Selected excerpt:
[Start of Attachment]

Dollar Tree (NASDAQ:DLTR)
An American multi-price-point chain of discount variety stores, Dollar Tree enjoys a wide addressable market. As of October 2022, Dollar Tree features 7,882 locations in the U.S., spanning 49 states and territories. Currently, Texas has the greatest number of stores, at 666, followed by California, with 642. Florida rounds out the top three with 587.
Fundamentally, DLTR represents one of the dollar-store stocks to consider for your portfolio because of its intense relevance. As earnings reports from popular discretionary retail powerhouses demonstrated, consumers are keeping their wallets shut. In turn, this dynamic resulted in sharp increases in inventory that impacted retailers must reduce through margin-killing discounts. However, not many alternatives exist for the essentials, like food and water. Therefore, DLTR appears enticing.
To be fair, Dollar Tree rates as a modestly overvalued investment at the present juncture, with investors paying more for earnings compared to other companies in the defensive retail space. However, faced with either two realities – evermore rising inflation or crippling deflation – DLTR should remain resilient. Again, people need the essentials.
Further, its latest financial trajectory provides encouraging context. In its company’s quarter ended July 2022, Dollar Tree posted net income of $360 million. This tally represented a year-over-year lift of nearly 28%. Moreover, the company’s diluted earnings per share on a trailing-12-months (TTM) basis stands at $6.97. This figure significantly exceeds the EPS of $5.83 posted in the Fiscal Year ended January 2022.
Is DLTR Stock a Buy, According to Analysts?
Turning to Wall Street, DLTR stock has a Moderate Buy consensus rating based on seven Buys, three Holds, and zero Sell ratings. The average DLTR price target is $169.10, implying 23.8% upside potential.
Dollar General (NYSE: DG)
Another popular name among discount dollar-store stocks, Dollar General features over 18,000 stores across 47 states. As with Dollar Tree, Texas commands the greatest number of Dollar General stores at 1,742. However, Georgia comes in second place at 1,021 stores, with Florida again rounding out the top three with 1,006.
Fundamentally, Dollar General should benefit from millennial migration trends. Even before the post-pandemic new normal, many young people left overpriced coastal metropolitan areas for more rural areas. Naturally, the wild price surges of the COVID-19 cycle helped accelerate this trend. Thus, Dollar General may be situated where the people will be, not necessarily where they are right now.

[End of Attachment]

Required actions:
1. Reproduce word for word the part of the dollar-store stocks text starting at "Turning to Wall" and ending at "three with 1,006.".
2. List every U.S. state mentioned by name in the dollar-store stocks text.

Collected data
[Start of Attachment]

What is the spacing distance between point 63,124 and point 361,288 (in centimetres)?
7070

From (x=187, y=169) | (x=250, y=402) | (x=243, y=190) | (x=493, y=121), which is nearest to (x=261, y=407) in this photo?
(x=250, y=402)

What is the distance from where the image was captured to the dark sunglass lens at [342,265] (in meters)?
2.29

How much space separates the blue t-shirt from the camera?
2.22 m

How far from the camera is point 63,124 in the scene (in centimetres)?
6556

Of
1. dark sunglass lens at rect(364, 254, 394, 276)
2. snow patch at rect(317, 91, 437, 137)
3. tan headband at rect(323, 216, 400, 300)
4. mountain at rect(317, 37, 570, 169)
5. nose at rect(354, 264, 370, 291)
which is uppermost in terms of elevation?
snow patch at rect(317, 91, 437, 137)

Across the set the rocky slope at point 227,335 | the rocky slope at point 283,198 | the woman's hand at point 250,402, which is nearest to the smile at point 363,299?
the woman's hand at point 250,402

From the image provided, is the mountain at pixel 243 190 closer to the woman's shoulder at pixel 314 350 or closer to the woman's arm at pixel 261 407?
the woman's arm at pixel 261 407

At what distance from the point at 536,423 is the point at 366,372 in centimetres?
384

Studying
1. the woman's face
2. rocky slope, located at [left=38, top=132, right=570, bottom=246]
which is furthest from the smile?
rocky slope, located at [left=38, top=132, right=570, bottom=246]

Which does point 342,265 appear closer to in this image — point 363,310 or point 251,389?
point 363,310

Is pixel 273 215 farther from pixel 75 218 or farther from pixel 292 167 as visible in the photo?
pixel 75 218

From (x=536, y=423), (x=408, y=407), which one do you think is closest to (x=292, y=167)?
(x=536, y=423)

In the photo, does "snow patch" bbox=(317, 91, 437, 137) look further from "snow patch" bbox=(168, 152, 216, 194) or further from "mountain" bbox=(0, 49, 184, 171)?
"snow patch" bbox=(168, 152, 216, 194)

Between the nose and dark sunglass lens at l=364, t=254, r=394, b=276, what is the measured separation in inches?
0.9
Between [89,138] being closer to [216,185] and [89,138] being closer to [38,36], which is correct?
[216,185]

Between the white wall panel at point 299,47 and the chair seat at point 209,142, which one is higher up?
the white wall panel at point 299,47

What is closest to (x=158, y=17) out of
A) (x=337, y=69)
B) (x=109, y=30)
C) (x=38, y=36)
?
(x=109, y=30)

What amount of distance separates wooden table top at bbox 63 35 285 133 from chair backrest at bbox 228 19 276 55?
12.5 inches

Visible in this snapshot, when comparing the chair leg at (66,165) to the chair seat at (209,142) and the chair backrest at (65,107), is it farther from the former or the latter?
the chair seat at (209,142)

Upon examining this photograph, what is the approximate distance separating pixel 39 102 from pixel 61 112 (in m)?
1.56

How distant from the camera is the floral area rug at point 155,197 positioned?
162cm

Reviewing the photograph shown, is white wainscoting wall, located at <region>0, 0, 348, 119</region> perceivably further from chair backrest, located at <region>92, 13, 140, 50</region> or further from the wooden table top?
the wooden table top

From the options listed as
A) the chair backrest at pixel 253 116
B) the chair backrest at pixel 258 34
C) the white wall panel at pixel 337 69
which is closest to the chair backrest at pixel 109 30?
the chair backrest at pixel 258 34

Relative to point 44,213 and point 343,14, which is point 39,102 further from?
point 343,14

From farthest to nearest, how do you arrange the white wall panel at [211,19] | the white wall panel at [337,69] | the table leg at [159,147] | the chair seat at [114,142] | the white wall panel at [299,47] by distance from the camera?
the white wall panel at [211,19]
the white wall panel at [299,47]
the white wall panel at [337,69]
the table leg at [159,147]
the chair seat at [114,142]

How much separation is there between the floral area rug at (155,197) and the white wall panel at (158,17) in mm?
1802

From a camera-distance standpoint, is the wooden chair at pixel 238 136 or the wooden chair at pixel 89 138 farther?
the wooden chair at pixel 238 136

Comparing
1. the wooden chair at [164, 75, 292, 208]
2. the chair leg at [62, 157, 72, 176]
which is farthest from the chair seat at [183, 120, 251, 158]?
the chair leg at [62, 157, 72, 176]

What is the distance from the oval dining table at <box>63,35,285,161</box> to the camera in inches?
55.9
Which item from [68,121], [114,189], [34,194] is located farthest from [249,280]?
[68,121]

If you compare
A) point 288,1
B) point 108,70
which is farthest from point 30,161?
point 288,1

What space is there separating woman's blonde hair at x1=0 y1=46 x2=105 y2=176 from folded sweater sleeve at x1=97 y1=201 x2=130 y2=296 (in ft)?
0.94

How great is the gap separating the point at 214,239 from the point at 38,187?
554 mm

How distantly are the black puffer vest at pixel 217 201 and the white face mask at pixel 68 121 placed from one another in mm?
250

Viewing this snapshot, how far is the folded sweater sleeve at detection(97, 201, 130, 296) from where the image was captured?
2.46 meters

[End of Attachment]

Responses by item number:
1.
Turning to Wall Street, DLTR stock has a Moderate Buy consensus rating based on seven Buys, three Holds, and zero Sell ratings. The average DLTR price target is $169.10, implying 23.8% upside potential.
Dollar General (NYSE: DG)
Another popular name among discount dollar-store stocks, Dollar General features over 18,000 stores across 47 states. As with Dollar Tree, Texas commands the greatest number of Dollar General stores at 1,742. However, Georgia comes in second place at 1,021 stores, with Florida again rounding out the top three with 1,006.

2. Texas, California, Florida, Georgia